One answer might be that a single issue of a magazine isn’t complete; rather, it is part of a sequence in time, a sequence which can be called a magazine just as easily as a single issue can. I can say that I’ve read a book, which presumably means that I’ve read and understood every word in it. I can say the same thing about a particular issue of The Atlantic (“I read that magazine.”). I can’t say the same thing about the entire run of The Atlantic, which started long before I was born and continues today. A complete edition of The Atlantic might be closer to a library than a book. Or maybe the problem is time: the date on the cover foregrounds a magazine’s existence in time in a way that a book’s existence in time isn’t something we usually think about.
To expand this: I looked up these definitions in the online OED, where the dictionary exists as a database that can be queried. Is this a book? I have a single-volume OED at home with much the same content, though the online version has changed since the print edition: it points out that since 1983, the word “notebook” can also mean a portable computer. My copy of the OED at home is clearly a book; is the online edition, with its evolving content, also a book? (A stylistic question: we italicize the title of a book when we use it in text – do we italicize the title of a database?)

**Task to complete:** Can you write the next part of the passage on magazines and books, starting right after its last sentence? These lines have nothing to do with the passage on magazines and books.

**Entries for bounding box labeling:**
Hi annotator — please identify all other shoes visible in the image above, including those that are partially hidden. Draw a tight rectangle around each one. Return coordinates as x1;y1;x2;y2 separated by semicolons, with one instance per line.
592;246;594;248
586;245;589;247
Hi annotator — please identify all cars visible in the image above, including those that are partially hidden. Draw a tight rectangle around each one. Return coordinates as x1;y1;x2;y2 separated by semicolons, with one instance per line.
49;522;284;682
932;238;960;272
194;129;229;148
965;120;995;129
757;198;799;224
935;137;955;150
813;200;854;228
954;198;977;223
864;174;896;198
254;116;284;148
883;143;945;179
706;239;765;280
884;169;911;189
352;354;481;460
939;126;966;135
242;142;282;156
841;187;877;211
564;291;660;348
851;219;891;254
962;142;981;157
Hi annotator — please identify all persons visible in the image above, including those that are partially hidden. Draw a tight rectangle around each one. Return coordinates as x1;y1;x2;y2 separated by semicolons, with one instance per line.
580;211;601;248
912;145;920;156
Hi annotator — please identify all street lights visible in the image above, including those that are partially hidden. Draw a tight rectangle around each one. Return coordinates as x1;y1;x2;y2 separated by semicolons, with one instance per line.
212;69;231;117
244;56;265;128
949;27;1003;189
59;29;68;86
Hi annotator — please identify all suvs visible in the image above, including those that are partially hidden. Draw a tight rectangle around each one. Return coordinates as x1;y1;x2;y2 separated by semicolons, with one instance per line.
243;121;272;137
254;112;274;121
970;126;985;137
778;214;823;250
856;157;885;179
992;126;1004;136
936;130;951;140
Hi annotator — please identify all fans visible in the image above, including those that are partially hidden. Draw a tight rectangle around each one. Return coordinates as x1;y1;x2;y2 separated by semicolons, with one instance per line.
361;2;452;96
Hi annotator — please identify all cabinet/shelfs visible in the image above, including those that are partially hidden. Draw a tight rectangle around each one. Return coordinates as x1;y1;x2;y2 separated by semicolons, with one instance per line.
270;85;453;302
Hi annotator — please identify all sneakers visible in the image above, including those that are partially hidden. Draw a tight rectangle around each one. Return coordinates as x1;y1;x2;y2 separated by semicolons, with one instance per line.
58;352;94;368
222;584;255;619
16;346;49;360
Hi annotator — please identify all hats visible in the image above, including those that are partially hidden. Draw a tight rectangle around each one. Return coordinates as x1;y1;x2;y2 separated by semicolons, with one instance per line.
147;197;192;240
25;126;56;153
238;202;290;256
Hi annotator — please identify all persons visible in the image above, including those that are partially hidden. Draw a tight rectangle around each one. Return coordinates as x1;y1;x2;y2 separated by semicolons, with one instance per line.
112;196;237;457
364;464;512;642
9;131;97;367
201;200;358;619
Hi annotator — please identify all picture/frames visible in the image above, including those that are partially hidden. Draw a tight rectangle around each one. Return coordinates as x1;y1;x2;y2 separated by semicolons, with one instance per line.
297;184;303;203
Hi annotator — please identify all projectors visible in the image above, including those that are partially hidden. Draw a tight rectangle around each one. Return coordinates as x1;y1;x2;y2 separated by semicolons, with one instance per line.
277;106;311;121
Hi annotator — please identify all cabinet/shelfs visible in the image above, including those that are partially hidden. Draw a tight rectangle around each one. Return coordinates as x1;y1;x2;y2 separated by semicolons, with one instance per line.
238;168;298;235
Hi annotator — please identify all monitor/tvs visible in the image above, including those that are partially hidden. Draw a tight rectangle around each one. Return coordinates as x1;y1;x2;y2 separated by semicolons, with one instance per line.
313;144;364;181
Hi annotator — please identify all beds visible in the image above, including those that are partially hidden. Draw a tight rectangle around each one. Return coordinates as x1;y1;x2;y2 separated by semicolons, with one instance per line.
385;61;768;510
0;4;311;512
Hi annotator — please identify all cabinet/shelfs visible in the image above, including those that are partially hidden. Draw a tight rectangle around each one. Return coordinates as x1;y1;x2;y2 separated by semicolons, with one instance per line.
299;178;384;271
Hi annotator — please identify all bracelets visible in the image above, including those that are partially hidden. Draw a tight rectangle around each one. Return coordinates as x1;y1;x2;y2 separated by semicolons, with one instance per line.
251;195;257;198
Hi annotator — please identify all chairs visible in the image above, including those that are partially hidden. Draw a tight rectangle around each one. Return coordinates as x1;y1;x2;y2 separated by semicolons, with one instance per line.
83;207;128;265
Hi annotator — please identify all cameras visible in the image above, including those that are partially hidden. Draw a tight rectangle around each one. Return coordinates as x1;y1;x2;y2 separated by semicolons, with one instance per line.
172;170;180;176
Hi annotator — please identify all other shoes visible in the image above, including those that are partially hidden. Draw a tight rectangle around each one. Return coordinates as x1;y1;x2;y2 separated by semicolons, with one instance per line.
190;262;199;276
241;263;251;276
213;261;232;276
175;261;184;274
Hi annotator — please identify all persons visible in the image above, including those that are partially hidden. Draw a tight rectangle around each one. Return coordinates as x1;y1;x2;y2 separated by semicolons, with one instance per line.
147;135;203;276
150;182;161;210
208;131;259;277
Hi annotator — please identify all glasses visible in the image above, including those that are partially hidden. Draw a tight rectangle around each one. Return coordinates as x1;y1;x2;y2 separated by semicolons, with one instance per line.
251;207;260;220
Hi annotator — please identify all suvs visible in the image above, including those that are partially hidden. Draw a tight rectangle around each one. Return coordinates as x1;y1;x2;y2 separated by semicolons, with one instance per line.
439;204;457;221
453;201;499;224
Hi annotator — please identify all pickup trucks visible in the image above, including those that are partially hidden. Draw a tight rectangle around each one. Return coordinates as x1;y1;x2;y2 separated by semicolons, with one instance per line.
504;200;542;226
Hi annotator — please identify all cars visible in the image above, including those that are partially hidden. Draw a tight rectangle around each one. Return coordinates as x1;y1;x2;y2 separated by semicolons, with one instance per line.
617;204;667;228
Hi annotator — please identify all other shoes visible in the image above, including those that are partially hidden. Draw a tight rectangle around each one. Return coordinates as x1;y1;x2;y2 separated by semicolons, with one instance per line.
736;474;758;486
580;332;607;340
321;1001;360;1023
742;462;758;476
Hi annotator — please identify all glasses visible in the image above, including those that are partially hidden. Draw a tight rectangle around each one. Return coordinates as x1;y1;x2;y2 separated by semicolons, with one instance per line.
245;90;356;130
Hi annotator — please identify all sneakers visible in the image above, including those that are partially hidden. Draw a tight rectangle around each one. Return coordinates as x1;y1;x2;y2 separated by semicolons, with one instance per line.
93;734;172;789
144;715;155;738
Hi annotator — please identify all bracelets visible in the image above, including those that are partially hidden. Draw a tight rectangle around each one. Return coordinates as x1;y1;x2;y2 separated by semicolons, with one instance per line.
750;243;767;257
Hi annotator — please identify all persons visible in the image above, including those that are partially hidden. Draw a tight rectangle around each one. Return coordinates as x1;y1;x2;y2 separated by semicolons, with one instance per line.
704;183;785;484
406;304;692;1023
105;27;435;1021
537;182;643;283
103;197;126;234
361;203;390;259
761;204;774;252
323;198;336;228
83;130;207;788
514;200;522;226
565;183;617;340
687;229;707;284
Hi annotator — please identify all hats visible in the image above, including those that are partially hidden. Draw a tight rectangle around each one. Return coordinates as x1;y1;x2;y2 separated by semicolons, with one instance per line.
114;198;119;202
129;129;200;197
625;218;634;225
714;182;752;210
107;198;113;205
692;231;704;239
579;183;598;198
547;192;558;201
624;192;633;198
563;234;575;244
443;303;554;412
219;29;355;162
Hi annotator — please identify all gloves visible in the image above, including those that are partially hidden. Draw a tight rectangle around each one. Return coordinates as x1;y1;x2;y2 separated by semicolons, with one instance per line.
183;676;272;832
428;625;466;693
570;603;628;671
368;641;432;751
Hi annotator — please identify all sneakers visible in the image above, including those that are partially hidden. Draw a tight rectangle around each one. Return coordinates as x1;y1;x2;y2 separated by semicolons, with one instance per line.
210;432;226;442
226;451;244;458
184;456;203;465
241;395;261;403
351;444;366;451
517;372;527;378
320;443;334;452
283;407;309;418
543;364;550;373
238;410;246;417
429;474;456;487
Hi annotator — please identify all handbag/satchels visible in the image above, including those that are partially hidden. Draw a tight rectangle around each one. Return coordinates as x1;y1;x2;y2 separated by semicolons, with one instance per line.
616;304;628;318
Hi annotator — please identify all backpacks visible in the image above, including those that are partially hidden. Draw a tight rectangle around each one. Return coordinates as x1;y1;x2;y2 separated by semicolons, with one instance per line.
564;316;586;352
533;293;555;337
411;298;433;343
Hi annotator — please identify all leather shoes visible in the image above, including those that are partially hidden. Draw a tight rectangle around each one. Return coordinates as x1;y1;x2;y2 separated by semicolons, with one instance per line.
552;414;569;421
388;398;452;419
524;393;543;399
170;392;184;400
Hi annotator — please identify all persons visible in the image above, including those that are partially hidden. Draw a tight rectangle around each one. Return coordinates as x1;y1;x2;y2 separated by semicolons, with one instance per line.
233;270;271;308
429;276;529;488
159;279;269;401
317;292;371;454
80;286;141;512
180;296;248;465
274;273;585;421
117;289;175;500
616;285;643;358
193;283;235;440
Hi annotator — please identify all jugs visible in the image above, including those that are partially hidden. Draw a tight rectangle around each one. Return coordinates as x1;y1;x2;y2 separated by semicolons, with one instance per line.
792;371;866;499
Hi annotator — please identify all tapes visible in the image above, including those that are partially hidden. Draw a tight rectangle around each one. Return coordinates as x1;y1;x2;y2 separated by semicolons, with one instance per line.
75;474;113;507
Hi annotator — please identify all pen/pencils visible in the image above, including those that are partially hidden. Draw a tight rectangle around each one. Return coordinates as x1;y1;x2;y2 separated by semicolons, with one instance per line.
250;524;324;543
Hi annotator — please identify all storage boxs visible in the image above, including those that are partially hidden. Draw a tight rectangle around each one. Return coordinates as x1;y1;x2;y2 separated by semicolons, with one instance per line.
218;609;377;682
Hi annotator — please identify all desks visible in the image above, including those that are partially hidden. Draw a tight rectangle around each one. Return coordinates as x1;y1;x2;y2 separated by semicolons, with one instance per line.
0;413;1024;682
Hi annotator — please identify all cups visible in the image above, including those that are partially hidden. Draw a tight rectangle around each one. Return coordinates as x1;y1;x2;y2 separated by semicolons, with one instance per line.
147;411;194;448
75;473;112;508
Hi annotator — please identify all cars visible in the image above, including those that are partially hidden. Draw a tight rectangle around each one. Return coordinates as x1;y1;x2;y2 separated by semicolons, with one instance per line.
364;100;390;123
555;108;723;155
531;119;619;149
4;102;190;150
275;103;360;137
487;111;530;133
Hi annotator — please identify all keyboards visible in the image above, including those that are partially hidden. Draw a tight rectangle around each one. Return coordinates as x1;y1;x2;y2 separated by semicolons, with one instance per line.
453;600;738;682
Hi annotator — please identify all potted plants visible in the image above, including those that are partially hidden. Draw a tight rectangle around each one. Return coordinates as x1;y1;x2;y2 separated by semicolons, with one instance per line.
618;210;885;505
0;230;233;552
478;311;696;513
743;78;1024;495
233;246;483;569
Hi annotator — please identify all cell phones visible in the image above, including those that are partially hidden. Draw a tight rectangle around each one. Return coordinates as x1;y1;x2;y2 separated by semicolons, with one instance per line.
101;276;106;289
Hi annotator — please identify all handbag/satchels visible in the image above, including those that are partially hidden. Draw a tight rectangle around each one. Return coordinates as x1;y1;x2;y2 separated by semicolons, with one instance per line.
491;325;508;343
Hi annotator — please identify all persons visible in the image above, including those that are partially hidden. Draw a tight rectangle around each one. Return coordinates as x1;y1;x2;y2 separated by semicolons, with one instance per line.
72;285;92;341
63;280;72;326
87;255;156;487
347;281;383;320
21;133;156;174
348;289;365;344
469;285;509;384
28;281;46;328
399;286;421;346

**Answer to the exercise:**
We’ve been calling things like Wikipedia, which goes even further than the online OED in terms of its mutability over time, a “networked book”. But even with much simpler online projects, issues arise: take Gamer Theory, for example. If much the content of what appears on the Gamer Theory website appears in Harvard University Press’s version of the book, most people would agree that the online version is a book, or a draft of one. But what are the boundaries of this kind of book? Are the comments in the website part of the book? Is the forum part of the book? Are the spam comments that we deleted from the forum part of the book? This also has something to do with Bob’s post on Monday, where he wondered how sharply defined the authorial voice of a book needs to be to make it worthwhile as a book.
What we have here is a language problem: the forms that we can create are evolving faster than our language – and possibly our understanding – can keep up with them.